- [TASKS TO COMPLETE]
1) In the article on "My Posse," who is credited with executive production of the 12" single?
2) Reproduce the article on "My Posse" between "My Posse is" and "released in 1987.", inclusive.
** START OF READING TEXT **
Single by C.I.A.
- Released: January 1, 1987
- Recorded: 1986
- Studio: Audio Achievements, Inc.
- Genre: West Coast hip hop; new school hip hop;
- Length: 5:24
- Label: Kru-Kut; Macola;
- Songwriter: O'Shea Jackson
- Producer: Dr. Dre

C.I.A. singles chronology
| "She's a Skag" (1986) | "My Posse" (1987) |  |

= My Posse =

My Posse is the only release by American rap group C.I.A. (Cru' in Action!). The record has received more than one pressing by record companies Macola and Kru-Cut. Alonzo Williams was credited for executive production of the 12" single. Personnel include Dr. Dre as producer and turntablist, as well as a then-17-year-old Ice Cube as writer and rapper. The single was recorded in 1986 and released in 1987.
** END OF READING TEXT **
** START OF SUPPLIED DATA **
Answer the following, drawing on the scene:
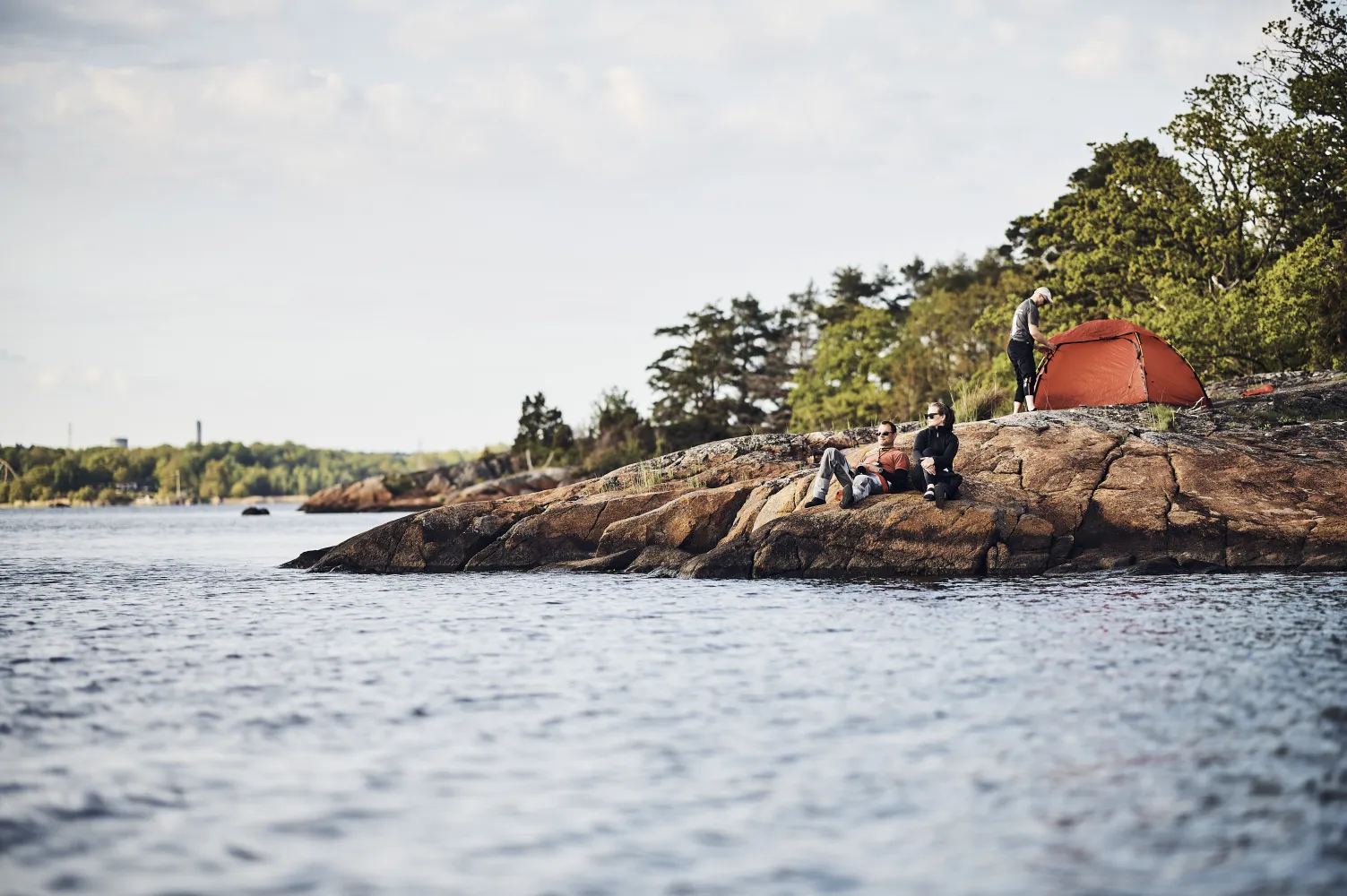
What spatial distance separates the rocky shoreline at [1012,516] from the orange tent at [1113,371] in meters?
1.57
** END OF SUPPLIED DATA **
- [FULL SOLUTIONS]
1) Alonzo Williams

2)
My Posse is the only release by American rap group C.I.A. (Cru' in Action!). The record has received more than one pressing by record companies Macola and Kru-Cut. Alonzo Williams was credited for executive production of the 12" single. Personnel include Dr. Dre as producer and turntablist, as well as a then-17-year-old Ice Cube as writer and rapper. The single was recorded in 1986 and released in 1987.